The city was to start its 10-year infrastructure renewal project in 2018.
“It’s not about shave and pave and making nice looking roads on top, it’s about what’s underground. What’s underground in Neighbourhood One is crumbling and has been for years.”
They have to dig it all up and replace water and sewer lines. However, the city’s request for proposal came back double what they budgeted, says Marchisella.
“And that’s a hard pill for anyone to swallow.”
He said they will be putting out another request for proposal early this year.
“(It will) give time for our local contractors to give us some fair bids, and if need be, (we will) go beyond our local contractors and see what the bids are elsewhere.”
He said two years ago they got a quote from a company in the Niagara Region and that bid was lower than the local companies. They were to use hotel rooms for their employees and had to haul all of their equipment here.

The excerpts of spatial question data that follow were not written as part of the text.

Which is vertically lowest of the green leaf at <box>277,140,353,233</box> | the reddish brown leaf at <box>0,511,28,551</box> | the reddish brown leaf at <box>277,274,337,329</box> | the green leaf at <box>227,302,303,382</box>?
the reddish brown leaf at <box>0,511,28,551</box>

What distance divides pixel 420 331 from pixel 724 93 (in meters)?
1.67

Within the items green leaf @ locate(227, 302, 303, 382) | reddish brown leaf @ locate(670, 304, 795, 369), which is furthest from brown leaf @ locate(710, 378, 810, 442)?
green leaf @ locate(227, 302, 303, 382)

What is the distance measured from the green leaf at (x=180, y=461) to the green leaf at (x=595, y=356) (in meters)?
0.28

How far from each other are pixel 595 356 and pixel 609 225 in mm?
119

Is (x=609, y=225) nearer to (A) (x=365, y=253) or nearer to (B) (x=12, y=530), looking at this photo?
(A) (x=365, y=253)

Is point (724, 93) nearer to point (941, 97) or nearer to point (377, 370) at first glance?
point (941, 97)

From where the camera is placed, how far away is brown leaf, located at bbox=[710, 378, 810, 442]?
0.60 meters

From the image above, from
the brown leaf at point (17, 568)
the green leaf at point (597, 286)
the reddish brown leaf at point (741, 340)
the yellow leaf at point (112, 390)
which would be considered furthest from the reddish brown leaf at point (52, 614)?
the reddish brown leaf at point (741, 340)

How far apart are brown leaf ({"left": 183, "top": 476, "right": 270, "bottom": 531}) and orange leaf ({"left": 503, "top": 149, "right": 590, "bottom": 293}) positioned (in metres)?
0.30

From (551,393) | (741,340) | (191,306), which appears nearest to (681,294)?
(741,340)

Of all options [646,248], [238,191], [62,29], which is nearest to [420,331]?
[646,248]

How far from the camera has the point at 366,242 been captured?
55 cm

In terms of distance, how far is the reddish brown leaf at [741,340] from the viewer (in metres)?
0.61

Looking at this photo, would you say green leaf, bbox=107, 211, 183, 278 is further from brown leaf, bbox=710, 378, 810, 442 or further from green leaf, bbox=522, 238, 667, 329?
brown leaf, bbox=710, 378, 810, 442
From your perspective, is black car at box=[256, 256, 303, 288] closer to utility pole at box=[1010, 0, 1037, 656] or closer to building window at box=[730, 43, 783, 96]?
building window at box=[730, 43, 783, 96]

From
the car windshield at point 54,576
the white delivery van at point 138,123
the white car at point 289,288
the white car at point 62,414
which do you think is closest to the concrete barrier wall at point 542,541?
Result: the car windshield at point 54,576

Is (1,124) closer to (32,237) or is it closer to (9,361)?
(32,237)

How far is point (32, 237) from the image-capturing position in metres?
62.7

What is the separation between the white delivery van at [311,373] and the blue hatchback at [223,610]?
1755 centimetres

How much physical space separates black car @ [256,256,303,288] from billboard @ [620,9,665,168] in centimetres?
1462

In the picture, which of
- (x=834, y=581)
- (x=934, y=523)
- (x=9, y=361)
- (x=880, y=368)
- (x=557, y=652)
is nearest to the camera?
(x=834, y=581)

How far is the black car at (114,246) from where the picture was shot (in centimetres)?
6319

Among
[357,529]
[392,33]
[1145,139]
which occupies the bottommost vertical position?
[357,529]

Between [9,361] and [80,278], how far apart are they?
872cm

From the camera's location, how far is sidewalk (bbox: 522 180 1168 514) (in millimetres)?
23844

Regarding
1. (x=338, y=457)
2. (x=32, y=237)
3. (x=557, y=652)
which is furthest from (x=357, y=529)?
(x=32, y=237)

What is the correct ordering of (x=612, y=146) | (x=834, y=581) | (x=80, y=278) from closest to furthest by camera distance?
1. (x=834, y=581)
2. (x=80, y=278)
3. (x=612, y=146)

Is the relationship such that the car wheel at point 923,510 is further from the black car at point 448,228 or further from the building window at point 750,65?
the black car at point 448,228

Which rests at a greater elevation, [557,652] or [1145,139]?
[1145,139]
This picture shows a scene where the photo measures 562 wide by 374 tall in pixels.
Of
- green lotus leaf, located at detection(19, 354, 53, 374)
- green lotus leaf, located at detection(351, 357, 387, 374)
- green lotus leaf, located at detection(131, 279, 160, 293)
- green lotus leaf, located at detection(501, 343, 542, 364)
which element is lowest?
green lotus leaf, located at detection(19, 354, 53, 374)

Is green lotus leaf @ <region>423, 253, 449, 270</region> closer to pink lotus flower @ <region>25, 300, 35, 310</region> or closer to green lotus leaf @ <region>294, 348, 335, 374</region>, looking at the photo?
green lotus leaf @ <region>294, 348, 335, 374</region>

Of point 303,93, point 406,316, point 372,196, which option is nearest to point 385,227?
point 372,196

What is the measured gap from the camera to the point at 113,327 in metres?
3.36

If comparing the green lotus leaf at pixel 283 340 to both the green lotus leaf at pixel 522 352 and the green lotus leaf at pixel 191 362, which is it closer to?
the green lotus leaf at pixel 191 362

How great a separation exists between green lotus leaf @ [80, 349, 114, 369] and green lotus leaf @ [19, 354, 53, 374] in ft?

Yet, they were cheaper.
“i want our local guys to be working, but why is there such a big difference.
“That question still needs to be answered for me. i’m struggling with the fact that we’re trying to keep our local economy going and our local people employed, but i don’t want to get screwed like that either.”
City housing shortage
Marchisella said the city is experiencing a housing shortage.
“it was totally unexpected to me four years ago.”
in 2014, he said there were 248 houses on the market, plus private sales.
now, housing companies say they are at capacity, there are waiting lists for apartment in the city; and just before Christmas there were only about 44 homes on the market.
he said the city does have planned subdivisions that are serviced and ready to be built on.
“it’s a matter of getting developers to come in and build something that matches our community, and will also fit within the price range for people coming into the community.”
his address was followed by a questions and answer period.